One of these remedies demanded that Bayer divest of its cotton business in SA, with the business to be transferred and sold to an as yet unnamed independent SA third party.

“The sale of the Bayer cotton business will enable an entity other than the merging parties to supply GM cotton seed in South Africa,” Ngwenya said.

With both Monsanto and Bayer involved in the development and production of traits for crop seeds and their accompanying herbicides, the CompCom also ordered the merging parties to divest of Bayer’s entire global Liberty Link technology and its associated Liberty branded agrochemicals business.

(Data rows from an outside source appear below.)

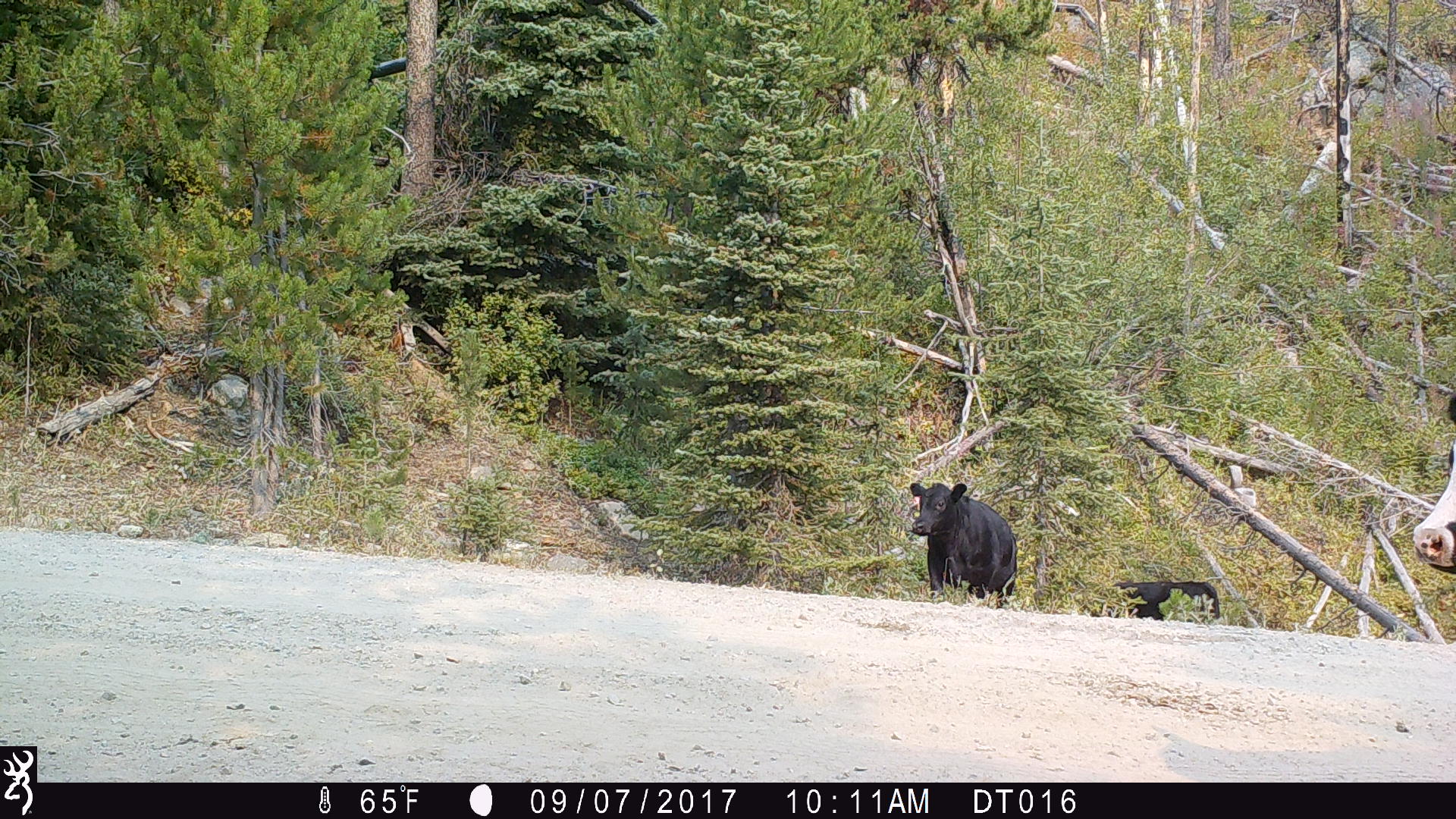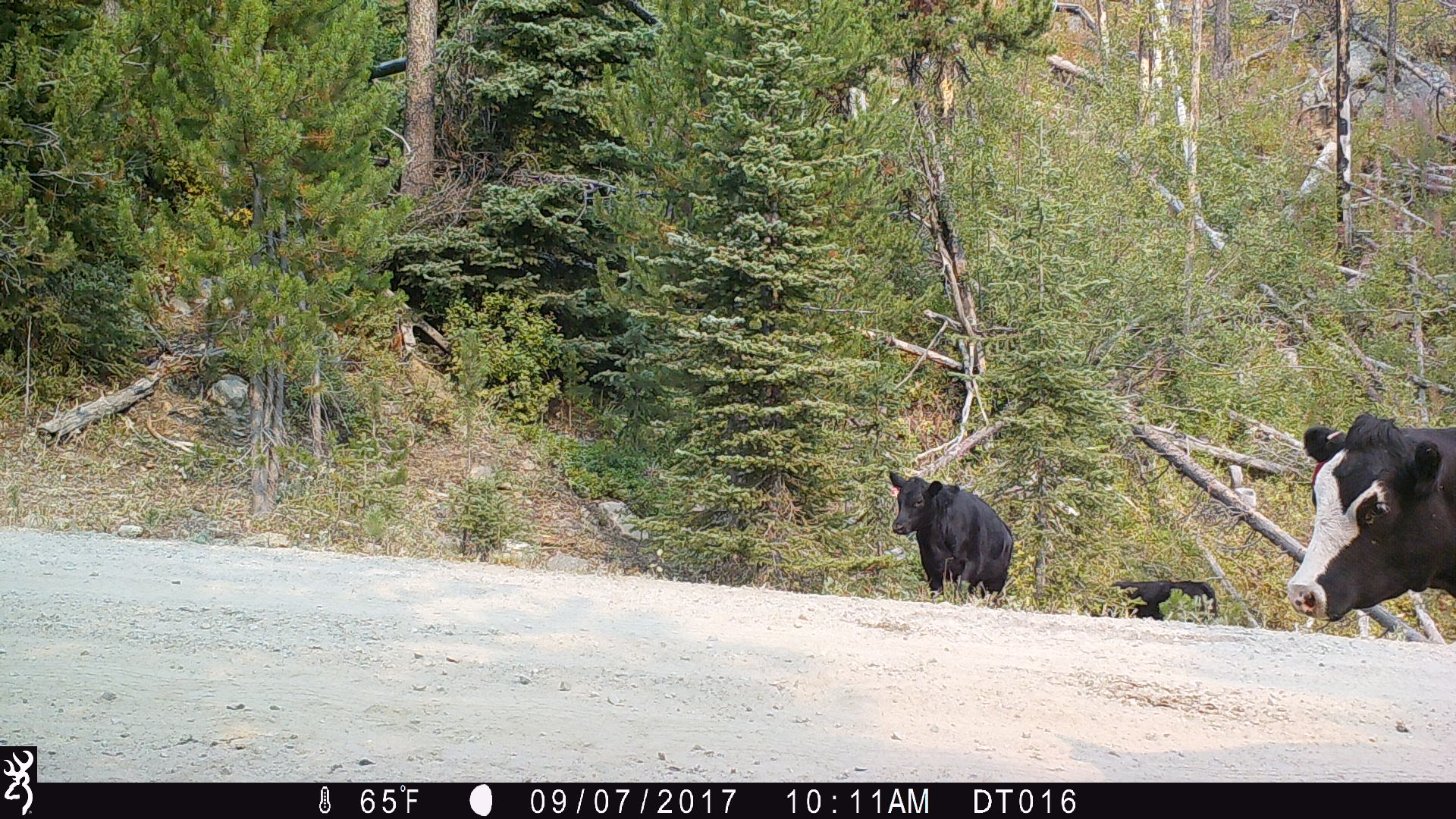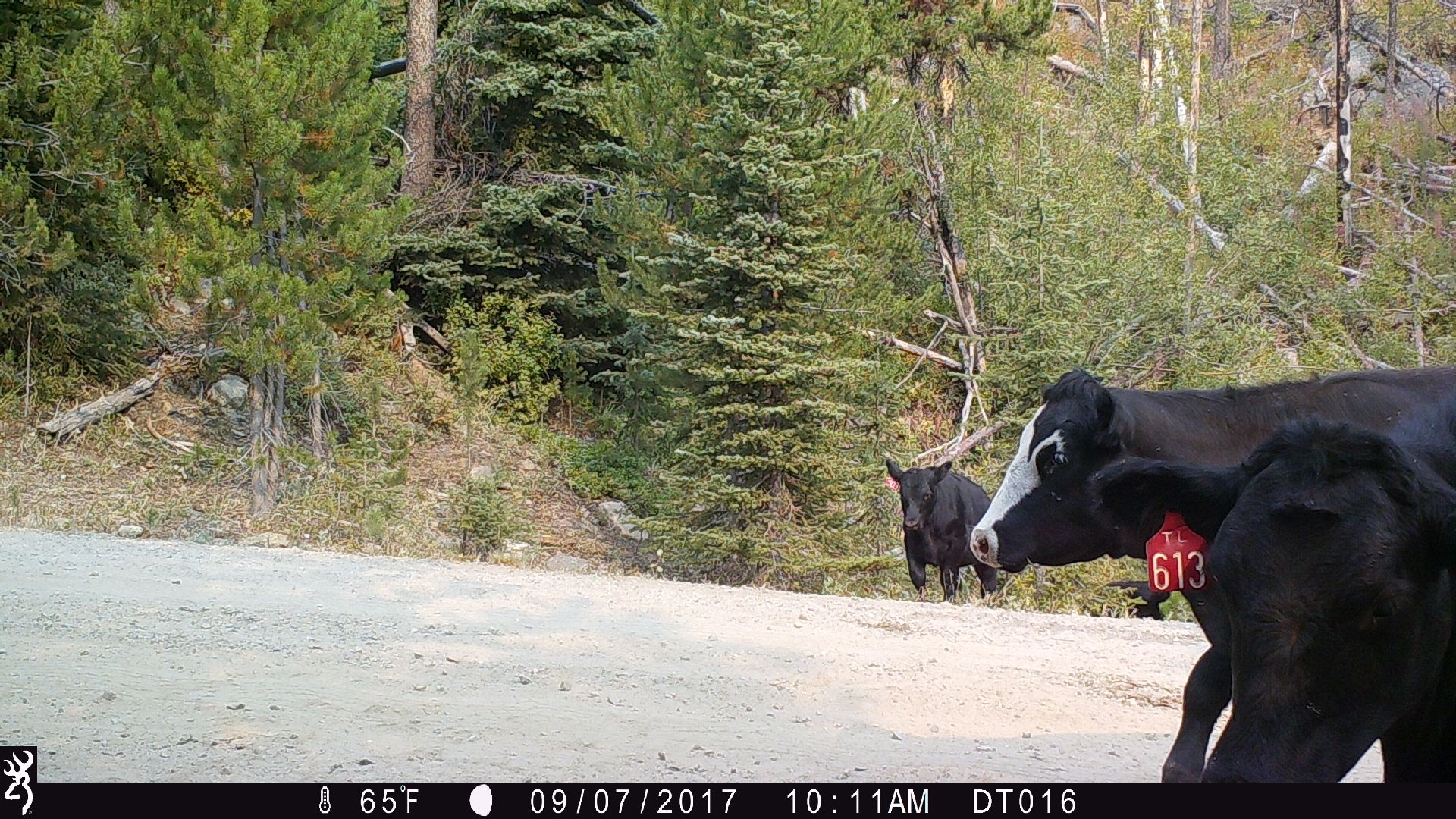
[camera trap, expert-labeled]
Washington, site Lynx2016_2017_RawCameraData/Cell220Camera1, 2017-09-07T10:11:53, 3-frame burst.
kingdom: Animalia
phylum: Chordata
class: Mammalia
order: Artiodactyla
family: Bovidae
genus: Bos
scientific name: Bos taurus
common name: domestic cattle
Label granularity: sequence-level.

It also ordered that the potential purchaser of the Liberty Link technology and the Liberty business be obliged to commercialise these in SA or, alternatively, license the Liberty Link technology and associated Liberty chemicals to a third party for commercialisation.

“This provision is to ensure that South Africa will directly benefit from the divestiture of these global businesses of Bayer,” Ngwenya added.

To prevent unnecessary job losses in SA as a result of the acquisition, the CompCom imposed a limit on possible retrenchments to 20 employees. The merged entity would then have to maintain the remaining employee numbers in SA for a period of three years.

The CompCom also ordered the merged entity to continue with existing corporate projects for three to five years.

“Lastly, the merged entity has committed to offer a 25% discount to small emerging farmers relating to seeds and [the] Poncho [seed treatment] value offering for a period of three years,” said Ngwenya.